The B.C. government says it’s still on board with building a high-speed rail service connecting Vancouver with Seattle and Portland.
In a news release Tuesday, the provincial government announced its investment of $300,000 in the next phase of the Ultra High-Speed Ground Transportation Project to study the feasibility of the line.
According to the government, high-speed trains travel as fast as 400 kilometres per hour — meaning travel times between Vancouver and Seattle could be cut from three hours to around 60 minutes.
“This proposal has the potential to significantly cut transportation time between Seattle and Vancouver — presenting new opportunities for clean economic growth, job creation and tourism throughout the region,” said Premier John Horgan.
Led by the Washington State Department of Transportation in partnership with B.C. and Oregon, the study will examine several things, including how the high-speed line will be paid for and connect with existing transportation networks.
So far, the study has found that the project would create 200,000 jobs and reduce up to six million tonnes of greenhouse gas in the first 40 years of operations, according to the government.
They say the project price tag, meanwhile, is estimated at $42 billion, though revenue should cover costs by 2055.
Washington Gov.
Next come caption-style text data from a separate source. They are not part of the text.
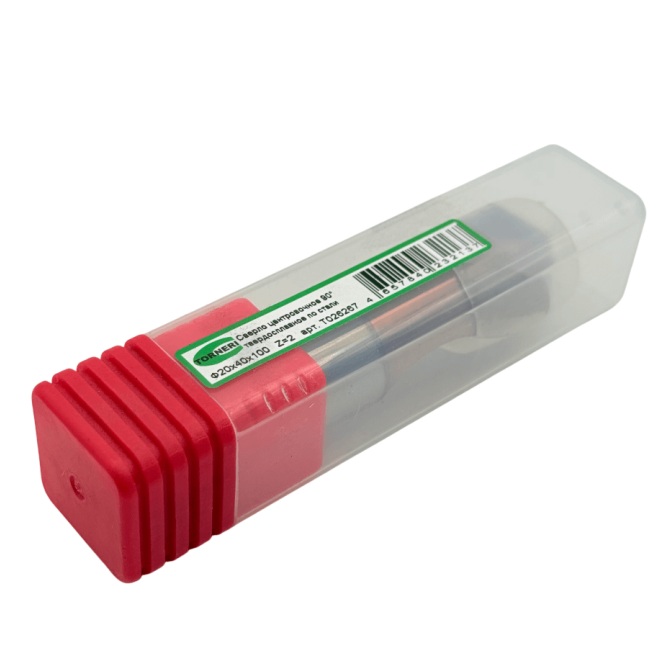 Сверло центровочное TORNERI 20.0x40x100 мм, z=2, 90, твердосплавное по сталиФото 9277-02.jpg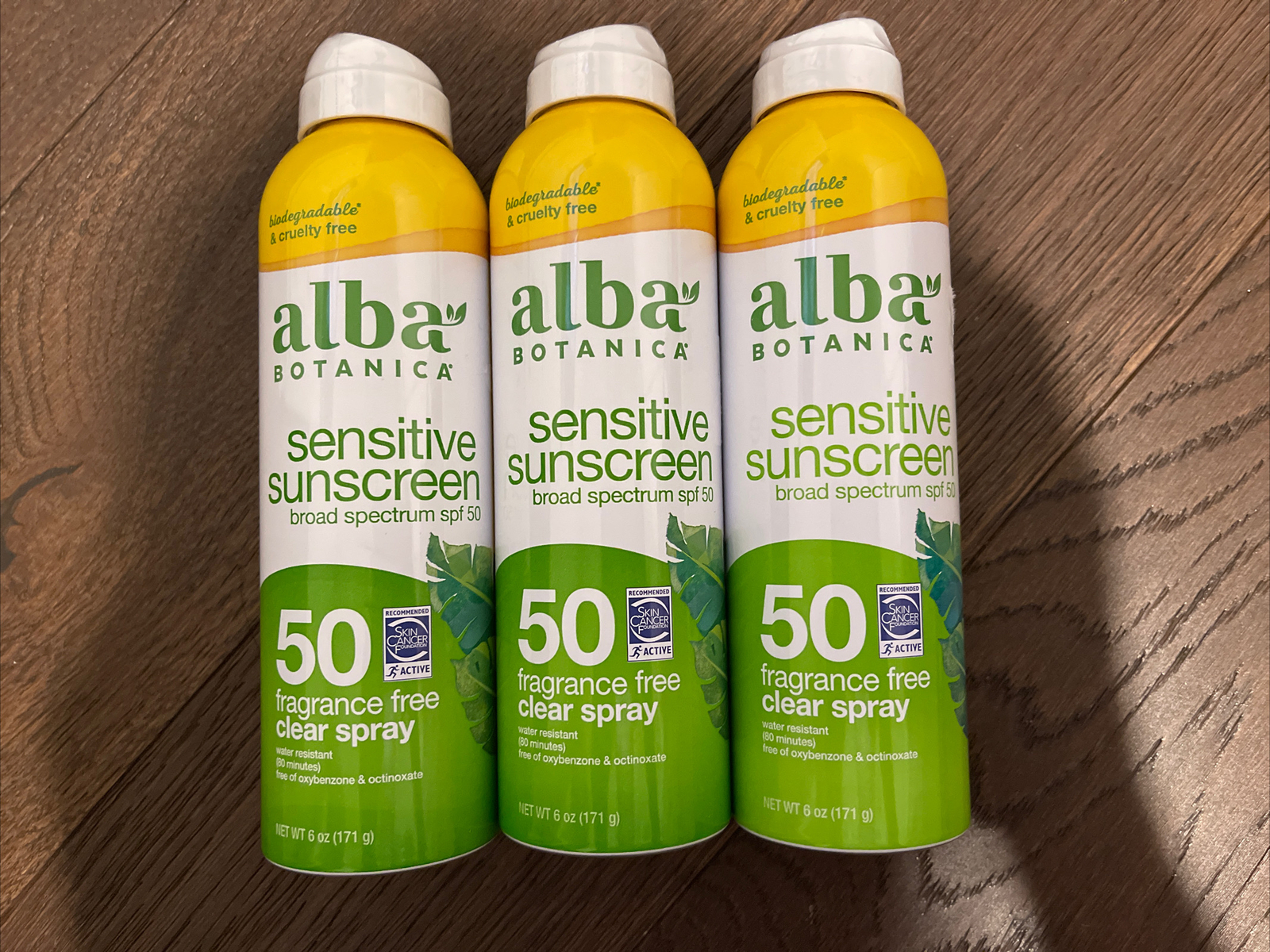 alba sensitive sunscreen spray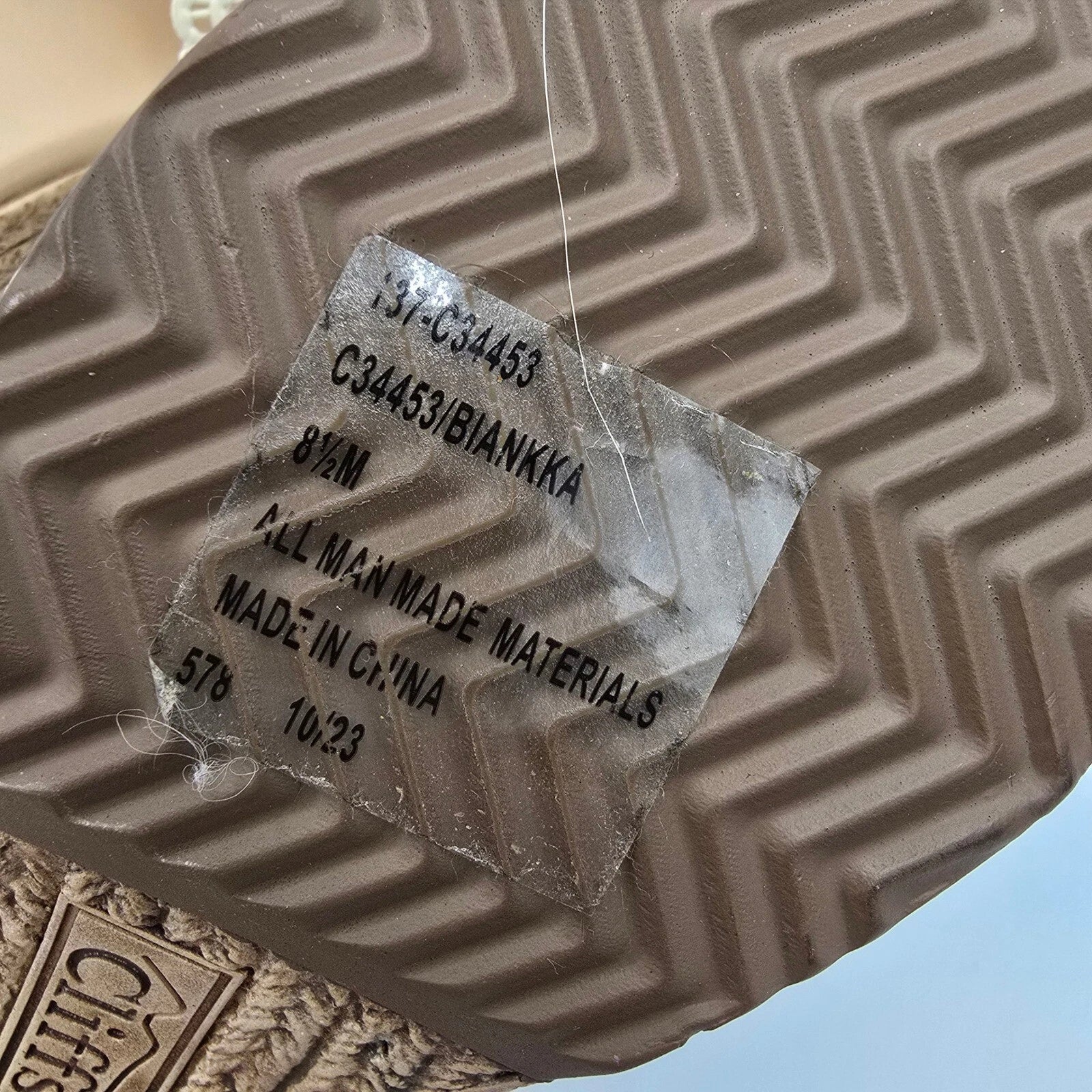 Cliffs by White Mountain Espadrille Wedge Sandals Raffia Slides Size 8.5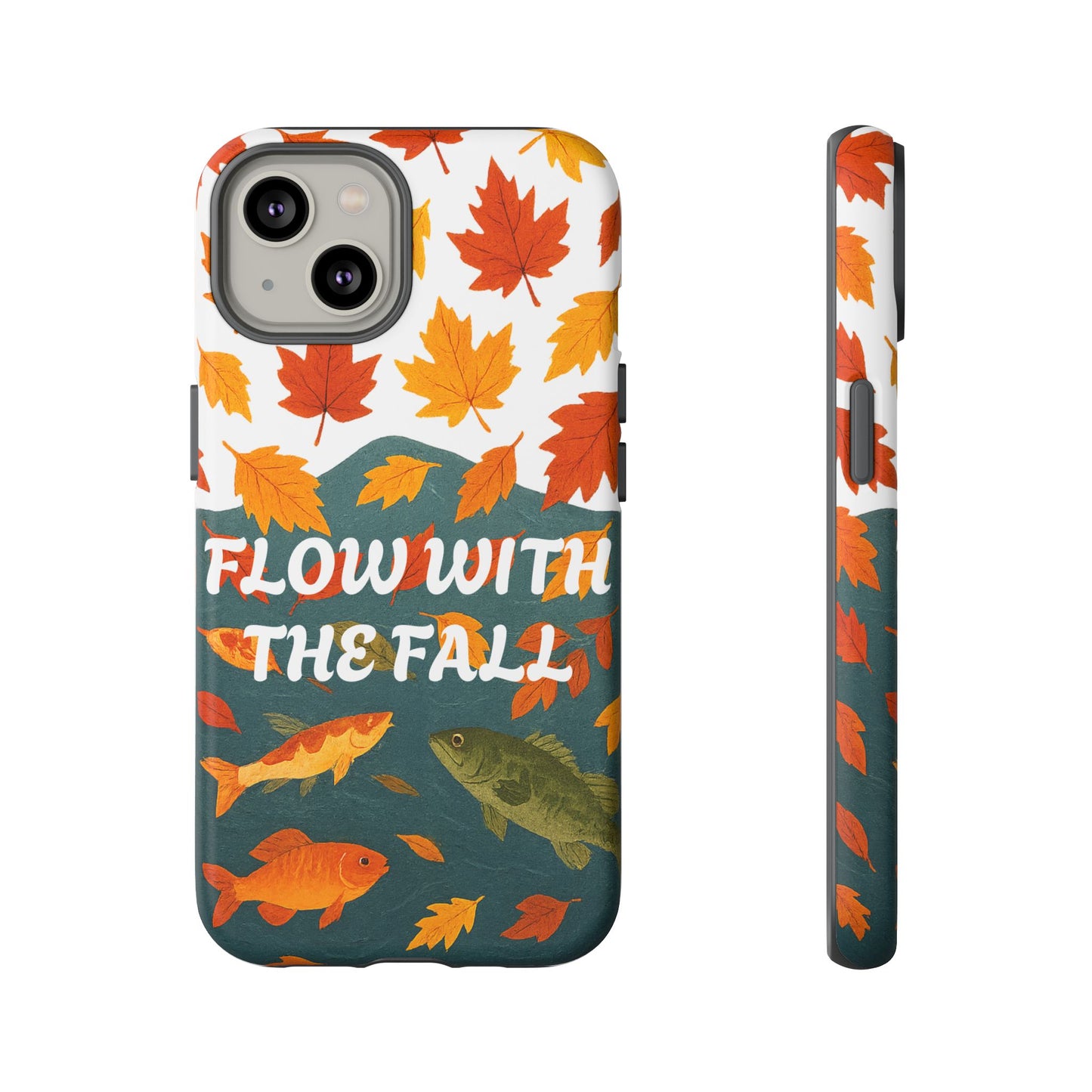 Flow With The Fall Fish Phone Case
Jay Inslee says a high-speed rail system will strengthen economic and cultural bonds and transform how people travel, while Rick Glumac, Premier’s Liaison for the State of Washington, highlights its “many benefits,” such as job creation.
“Following the success of initial reports, I am pleased by our government’s commitment to support the next phase of this project. I look forward to working closely with my contacts south of the border on this exciting opportunity,” added Glumac.
On Oct. 10, 2018, Premier Horgan and Gov. Inslee signed a memorandum of understanding (MOU) to collaborate to grow the region’s innovation economy, protect the environment, promote trade and improve transportation connectivity.
In November 2021, a new MOU between B.C., Washington and Oregon committed the parties to continue advancing these activities.
Washington state has approved $4 million USD ($5.27 million CAD) in funding to advance the next phase of the study, while B.C. has provided $300,000 toward each of the previous two studies, completed in 2019 and 2020.